*INSTRUCTION*
Reproduce the records verbatim, starting at the line that contains "Which is nearest to the point" and continuing through the end of the records. Leave out the pictures.

Spatial questions tied to images
○ ○ ○ ○ ○ ○ ○

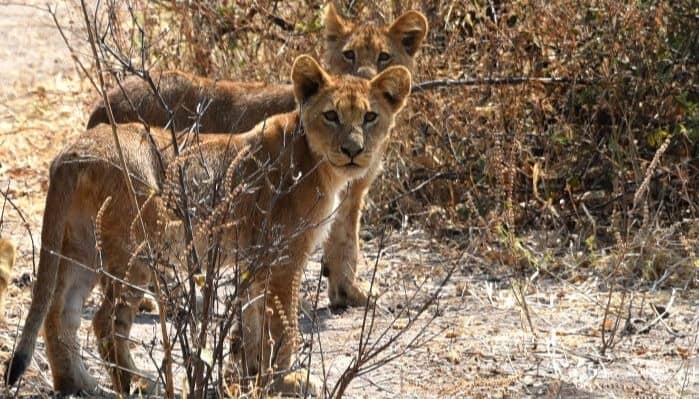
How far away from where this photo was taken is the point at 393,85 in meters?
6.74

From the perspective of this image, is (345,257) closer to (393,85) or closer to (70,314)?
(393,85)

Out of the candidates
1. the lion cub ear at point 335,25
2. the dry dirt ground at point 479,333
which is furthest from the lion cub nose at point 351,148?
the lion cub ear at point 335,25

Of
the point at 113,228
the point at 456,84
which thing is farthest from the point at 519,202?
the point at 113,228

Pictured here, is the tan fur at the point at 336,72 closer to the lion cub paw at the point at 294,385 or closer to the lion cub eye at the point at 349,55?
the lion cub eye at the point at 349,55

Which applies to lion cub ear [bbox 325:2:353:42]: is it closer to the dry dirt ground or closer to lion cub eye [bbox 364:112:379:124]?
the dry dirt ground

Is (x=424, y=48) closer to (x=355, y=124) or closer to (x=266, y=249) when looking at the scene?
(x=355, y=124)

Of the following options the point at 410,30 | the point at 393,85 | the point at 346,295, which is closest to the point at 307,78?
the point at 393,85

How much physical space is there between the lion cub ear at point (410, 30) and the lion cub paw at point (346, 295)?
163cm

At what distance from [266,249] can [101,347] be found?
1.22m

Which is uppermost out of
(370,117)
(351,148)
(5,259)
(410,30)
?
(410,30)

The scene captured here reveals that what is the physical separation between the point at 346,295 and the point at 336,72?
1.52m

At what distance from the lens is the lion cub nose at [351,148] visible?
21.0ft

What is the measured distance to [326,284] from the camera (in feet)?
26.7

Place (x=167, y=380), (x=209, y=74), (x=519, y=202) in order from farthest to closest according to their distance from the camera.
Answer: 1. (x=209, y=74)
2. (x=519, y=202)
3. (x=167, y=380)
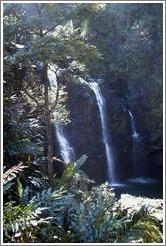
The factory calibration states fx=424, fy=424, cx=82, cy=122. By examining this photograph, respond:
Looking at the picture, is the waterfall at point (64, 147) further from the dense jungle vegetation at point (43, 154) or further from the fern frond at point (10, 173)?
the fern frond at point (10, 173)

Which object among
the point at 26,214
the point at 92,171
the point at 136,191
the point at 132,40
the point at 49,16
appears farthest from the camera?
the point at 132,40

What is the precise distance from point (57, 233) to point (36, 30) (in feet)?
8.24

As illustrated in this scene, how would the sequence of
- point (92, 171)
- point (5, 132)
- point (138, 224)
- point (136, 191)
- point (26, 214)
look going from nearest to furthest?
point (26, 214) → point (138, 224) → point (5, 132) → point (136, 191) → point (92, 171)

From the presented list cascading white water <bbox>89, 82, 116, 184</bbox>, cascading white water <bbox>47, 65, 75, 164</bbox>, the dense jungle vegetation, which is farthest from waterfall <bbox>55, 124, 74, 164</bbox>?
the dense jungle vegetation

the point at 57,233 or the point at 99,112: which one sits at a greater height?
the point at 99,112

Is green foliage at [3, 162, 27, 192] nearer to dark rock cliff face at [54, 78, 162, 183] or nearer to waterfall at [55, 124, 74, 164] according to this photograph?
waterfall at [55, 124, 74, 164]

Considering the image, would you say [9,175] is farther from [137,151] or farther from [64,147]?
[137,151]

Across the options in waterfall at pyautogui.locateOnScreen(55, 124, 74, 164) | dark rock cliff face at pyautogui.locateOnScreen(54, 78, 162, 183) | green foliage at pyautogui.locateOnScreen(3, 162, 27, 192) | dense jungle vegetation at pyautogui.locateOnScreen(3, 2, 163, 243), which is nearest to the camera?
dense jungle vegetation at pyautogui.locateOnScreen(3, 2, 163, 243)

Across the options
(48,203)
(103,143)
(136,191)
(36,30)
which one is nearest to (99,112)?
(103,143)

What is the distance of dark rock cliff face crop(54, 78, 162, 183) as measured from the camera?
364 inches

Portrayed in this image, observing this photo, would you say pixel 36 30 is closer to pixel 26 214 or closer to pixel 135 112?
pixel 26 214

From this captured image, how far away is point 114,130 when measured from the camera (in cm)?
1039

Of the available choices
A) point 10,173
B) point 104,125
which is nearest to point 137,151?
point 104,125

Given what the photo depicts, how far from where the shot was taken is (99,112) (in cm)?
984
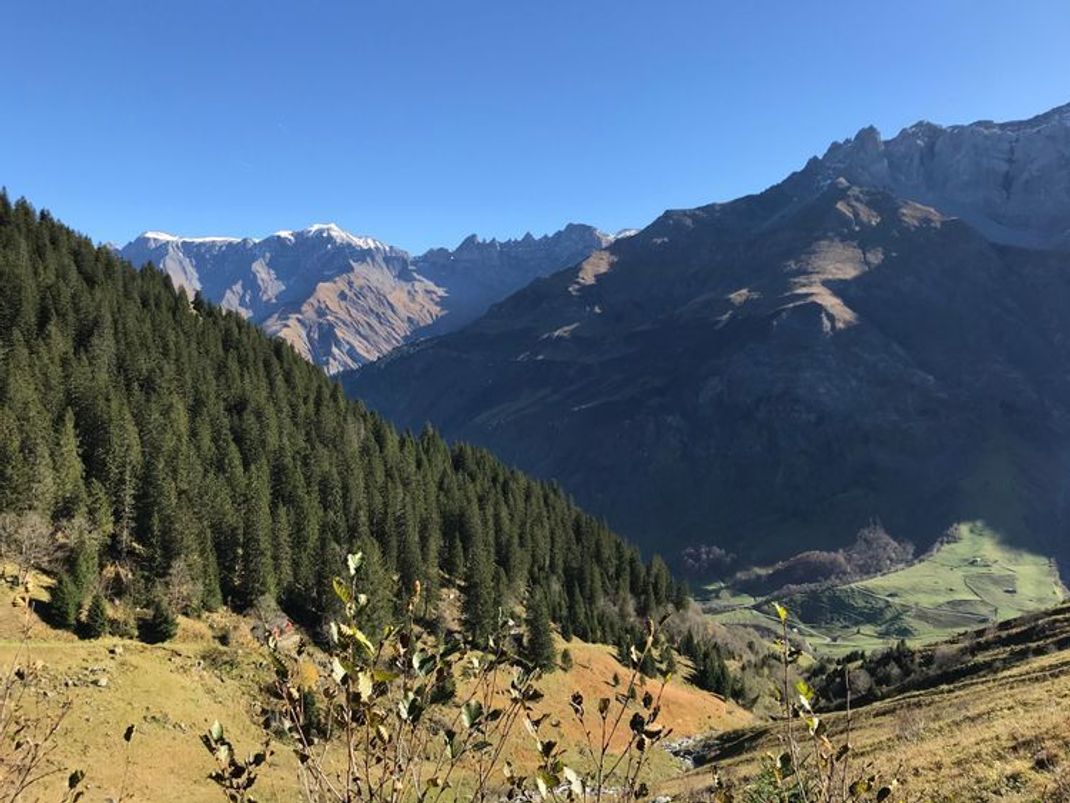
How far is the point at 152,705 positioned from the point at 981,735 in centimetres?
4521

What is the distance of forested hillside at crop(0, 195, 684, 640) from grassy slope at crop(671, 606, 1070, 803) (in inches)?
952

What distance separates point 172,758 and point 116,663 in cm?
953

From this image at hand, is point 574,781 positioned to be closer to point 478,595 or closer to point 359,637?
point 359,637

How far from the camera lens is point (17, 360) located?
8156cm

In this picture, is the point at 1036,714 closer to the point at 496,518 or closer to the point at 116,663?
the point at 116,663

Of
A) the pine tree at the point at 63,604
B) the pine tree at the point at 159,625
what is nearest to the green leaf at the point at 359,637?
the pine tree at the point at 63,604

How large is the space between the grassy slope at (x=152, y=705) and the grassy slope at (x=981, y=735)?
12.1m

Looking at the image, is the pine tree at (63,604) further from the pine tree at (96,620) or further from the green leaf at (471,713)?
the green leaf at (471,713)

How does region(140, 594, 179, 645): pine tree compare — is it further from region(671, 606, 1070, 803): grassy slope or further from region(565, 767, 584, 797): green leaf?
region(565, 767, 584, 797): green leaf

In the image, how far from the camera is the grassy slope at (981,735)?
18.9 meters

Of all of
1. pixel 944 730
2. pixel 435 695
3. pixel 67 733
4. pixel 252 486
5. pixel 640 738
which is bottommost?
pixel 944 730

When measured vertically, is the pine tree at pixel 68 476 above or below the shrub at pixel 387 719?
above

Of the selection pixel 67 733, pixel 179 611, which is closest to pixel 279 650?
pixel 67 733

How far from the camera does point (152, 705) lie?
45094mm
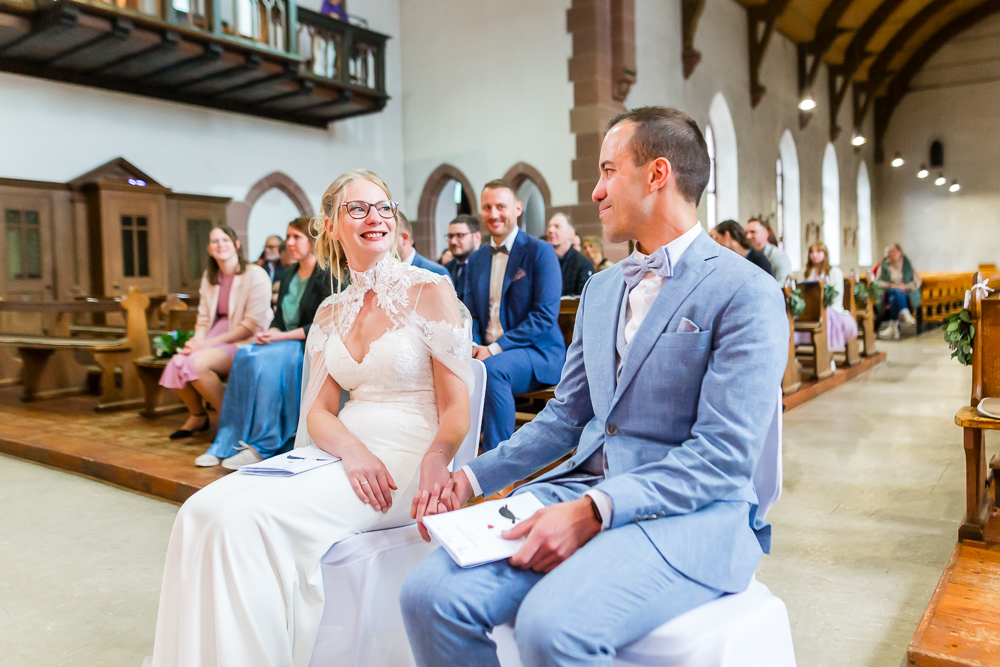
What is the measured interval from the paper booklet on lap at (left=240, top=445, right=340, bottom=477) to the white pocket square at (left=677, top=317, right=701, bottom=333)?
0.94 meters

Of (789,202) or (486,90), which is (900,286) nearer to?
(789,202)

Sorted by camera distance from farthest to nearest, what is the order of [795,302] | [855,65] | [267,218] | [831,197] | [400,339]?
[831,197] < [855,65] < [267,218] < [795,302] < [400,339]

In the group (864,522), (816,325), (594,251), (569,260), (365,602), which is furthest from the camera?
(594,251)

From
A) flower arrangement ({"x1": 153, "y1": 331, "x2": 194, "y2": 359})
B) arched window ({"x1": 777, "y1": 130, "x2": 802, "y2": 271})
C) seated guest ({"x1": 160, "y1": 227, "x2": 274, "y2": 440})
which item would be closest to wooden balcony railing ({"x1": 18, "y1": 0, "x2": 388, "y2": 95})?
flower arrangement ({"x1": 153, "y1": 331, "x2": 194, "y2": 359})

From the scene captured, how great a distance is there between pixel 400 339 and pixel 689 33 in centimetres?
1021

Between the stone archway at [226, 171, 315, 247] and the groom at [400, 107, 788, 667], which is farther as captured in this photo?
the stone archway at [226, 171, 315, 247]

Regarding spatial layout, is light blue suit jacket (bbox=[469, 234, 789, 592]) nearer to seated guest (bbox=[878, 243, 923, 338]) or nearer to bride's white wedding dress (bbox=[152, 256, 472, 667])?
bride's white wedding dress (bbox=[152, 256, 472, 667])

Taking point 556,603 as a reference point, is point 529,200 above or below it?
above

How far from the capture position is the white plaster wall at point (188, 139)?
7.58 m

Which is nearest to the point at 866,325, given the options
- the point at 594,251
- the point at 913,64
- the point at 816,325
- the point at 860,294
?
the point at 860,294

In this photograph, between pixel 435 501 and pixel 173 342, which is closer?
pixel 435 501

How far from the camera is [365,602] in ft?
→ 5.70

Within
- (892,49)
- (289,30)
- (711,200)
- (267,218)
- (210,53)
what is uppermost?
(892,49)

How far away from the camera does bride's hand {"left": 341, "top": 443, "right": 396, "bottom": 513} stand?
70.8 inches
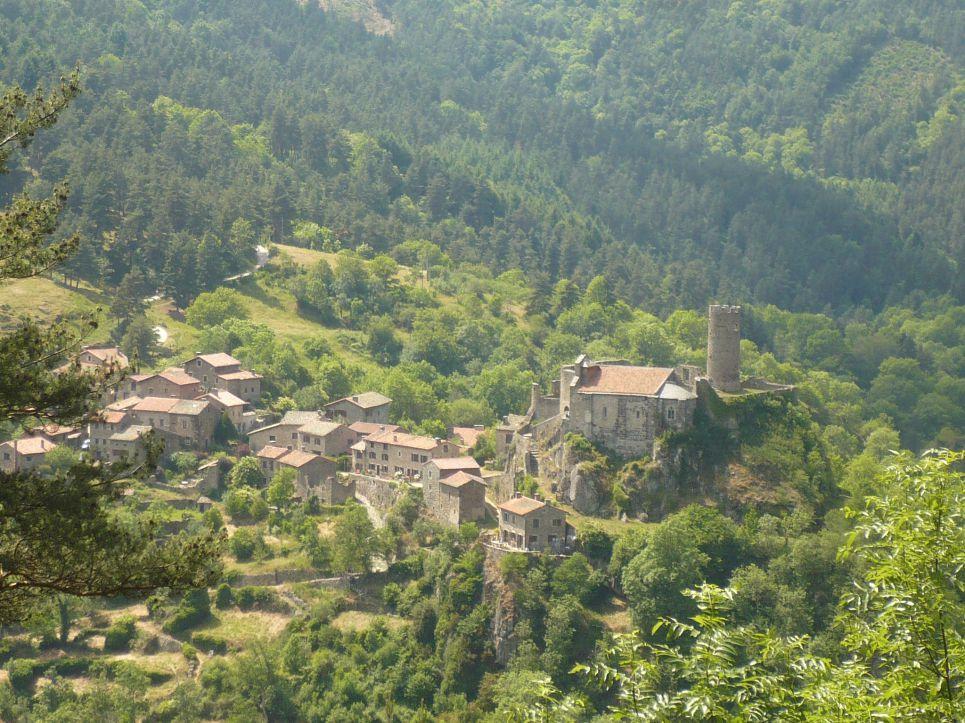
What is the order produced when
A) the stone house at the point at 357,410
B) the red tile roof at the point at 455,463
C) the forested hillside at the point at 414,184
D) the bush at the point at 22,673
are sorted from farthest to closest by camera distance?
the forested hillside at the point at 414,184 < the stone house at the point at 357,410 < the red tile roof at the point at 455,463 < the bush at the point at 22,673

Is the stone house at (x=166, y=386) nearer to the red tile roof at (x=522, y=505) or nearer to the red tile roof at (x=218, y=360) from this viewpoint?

○ ○ ○ ○ ○ ○ ○

*SOLUTION TO THIS TASK*
Which is nearest to the point at 866,325, given the options
- the point at 594,251
- the point at 913,64
- the point at 816,325
- the point at 860,294
?
the point at 860,294

In this photograph, between pixel 435 501 and pixel 173 342, which is closer?
pixel 435 501

How far from the camera is [365,602] in ft?
→ 5.70

Within
- (892,49)
- (289,30)
- (711,200)
- (267,218)
- (210,53)
what is uppermost?
(892,49)

How far away from the camera does bride's hand {"left": 341, "top": 443, "right": 396, "bottom": 513} stand?
70.8 inches
What is the order produced when
A) the stone house at the point at 357,410
B) the red tile roof at the point at 455,463
C) the forested hillside at the point at 414,184
D) the bush at the point at 22,673
are sorted from farthest to closest by camera distance?
the forested hillside at the point at 414,184 < the stone house at the point at 357,410 < the red tile roof at the point at 455,463 < the bush at the point at 22,673

Is the stone house at (x=166, y=386) nearer to the red tile roof at (x=522, y=505) or nearer to the red tile roof at (x=218, y=360) from this viewpoint?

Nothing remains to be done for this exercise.